Records from a data collection:
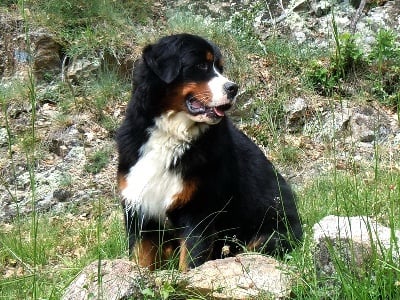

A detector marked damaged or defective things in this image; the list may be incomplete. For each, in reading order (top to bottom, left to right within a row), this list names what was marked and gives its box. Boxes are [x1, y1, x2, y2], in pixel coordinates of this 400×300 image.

rust tan marking [163, 82, 211, 112]
rust tan marking [168, 179, 199, 212]
rust tan marking [133, 238, 158, 270]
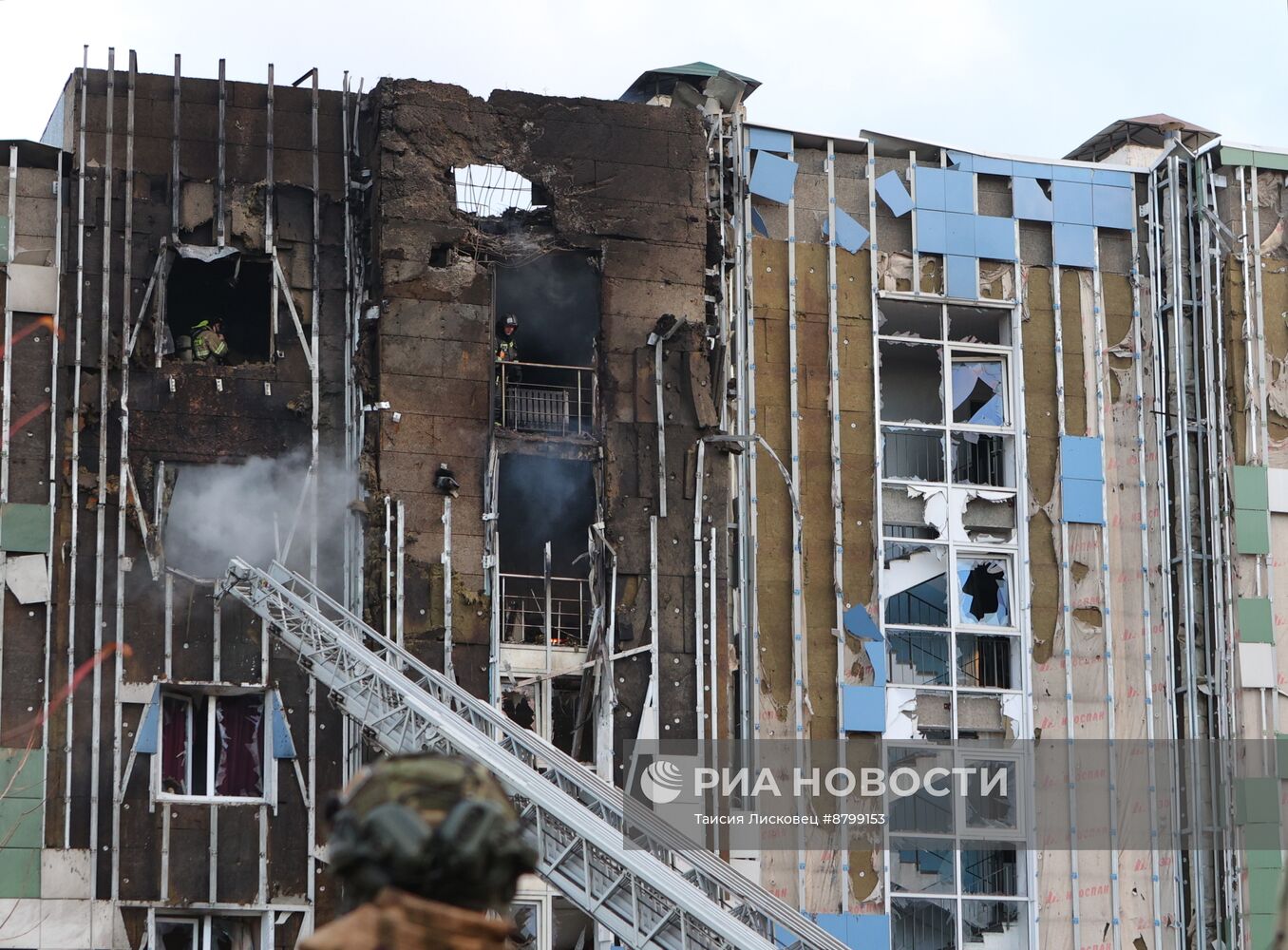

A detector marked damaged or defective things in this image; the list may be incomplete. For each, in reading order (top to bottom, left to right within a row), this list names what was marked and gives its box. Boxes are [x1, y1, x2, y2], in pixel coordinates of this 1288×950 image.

broken window [454, 163, 540, 218]
broken window [166, 249, 272, 363]
broken window [498, 251, 604, 433]
broken window [954, 304, 1011, 346]
broken window [878, 338, 950, 420]
broken window [950, 357, 1011, 426]
broken window [889, 428, 950, 483]
broken window [498, 452, 597, 646]
broken window [889, 543, 950, 631]
broken window [954, 559, 1011, 627]
broken window [893, 631, 954, 684]
broken window [957, 635, 1018, 688]
broken window [158, 692, 266, 802]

Exercise objective:
Transcribe the records above exactly, leaving every picture out of the copy.

Task solution:
A detector marked damaged or defective things in this image; the list may be incomplete. For each, in reading order (top to bottom, left to right within a row), this list names what was marked and gives its box. Boxes are [x1, y1, x2, y2], in pixel coordinates of this 400×300 image.

rust tan marking [163, 82, 211, 112]
rust tan marking [168, 179, 199, 212]
rust tan marking [133, 238, 158, 270]

A detector marked damaged or defective things in this image; the list may be incomplete. For each, in reading order (top to bottom, left to right within a row), this list names what was marked and gives its box. Boxes are [x1, y1, x2, y2], in pixel coordinates of this 1288×950 image.

broken window [454, 163, 540, 218]
broken window [166, 249, 272, 363]
broken window [498, 251, 604, 433]
broken window [954, 304, 1011, 346]
broken window [878, 338, 950, 420]
broken window [950, 357, 1011, 426]
broken window [889, 428, 950, 483]
broken window [498, 452, 597, 646]
broken window [889, 543, 950, 631]
broken window [954, 559, 1011, 627]
broken window [893, 631, 954, 684]
broken window [957, 635, 1018, 688]
broken window [158, 692, 266, 802]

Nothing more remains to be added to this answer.